Note: This post has been updated following a clarification from mCent
There’s only so much that advertising can support.
mCent, an application from Jana that gave free recharges for browsing the Internet is shutting shop. No new offers will be available for users starting July 1st, and the application will shut down completely on 1st of August 2017, and removed from the Google Play store. mCent allowed users to collect points for installing and trying apps, which could be exchanged for free mobile recharges. Users could buy talktime, data, or both. mCent competed with the likes of Gigato from Mavin, which also has an SDK that apps can integrate for providing users with shopping vouchers, restaurant coupons, movie tickets, and mobile wallet credits.
Jana had raised $57 million last year from Verizon Ventures, Spark Capital, and Publicis Groupe. In March, Jana claimed to have had more than 30 million users on mCent. The company also claimed to have partnered with more than 3000 brands like Amazon, Saavn, Twitter, and WeChat, and more than 300 mobile carriers worldwide for its data cashback platform.
Update: mCent informs us that while the application will shut down, the mCent browser will continue. We checked, and according to the Google Play Store, the mCent browser app had between 100,000 to 500,000 downloads. Essentially, this is a switch from the mCent app to the mCent browser. At the time of the launch of the mCent browser, the company had told us that the app is “integrated into the backend billing systems of every major [telecom] operator in India.”

■ Data for analysis:

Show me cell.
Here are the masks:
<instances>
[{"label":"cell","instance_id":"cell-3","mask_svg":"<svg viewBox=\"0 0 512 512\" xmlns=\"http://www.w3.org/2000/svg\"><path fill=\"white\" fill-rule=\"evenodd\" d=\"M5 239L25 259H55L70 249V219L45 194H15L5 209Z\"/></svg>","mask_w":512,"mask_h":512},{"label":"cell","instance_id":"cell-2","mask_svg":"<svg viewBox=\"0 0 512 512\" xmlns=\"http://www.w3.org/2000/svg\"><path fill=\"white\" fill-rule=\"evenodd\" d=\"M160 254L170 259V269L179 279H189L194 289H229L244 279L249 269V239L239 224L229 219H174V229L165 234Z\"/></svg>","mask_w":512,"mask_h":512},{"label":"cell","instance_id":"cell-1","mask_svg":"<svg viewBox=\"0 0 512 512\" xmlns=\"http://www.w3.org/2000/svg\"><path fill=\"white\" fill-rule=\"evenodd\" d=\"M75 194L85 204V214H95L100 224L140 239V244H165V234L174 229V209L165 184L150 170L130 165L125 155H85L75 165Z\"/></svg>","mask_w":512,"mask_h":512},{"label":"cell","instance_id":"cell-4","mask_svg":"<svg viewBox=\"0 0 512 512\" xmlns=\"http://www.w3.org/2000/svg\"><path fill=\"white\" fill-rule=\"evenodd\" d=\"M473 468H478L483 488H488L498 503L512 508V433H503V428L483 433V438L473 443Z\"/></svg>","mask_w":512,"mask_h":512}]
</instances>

■ Action item:
According to the mCent article, on what date does the mCent application shut down completely?

■ Solution:
On August 1, 2017.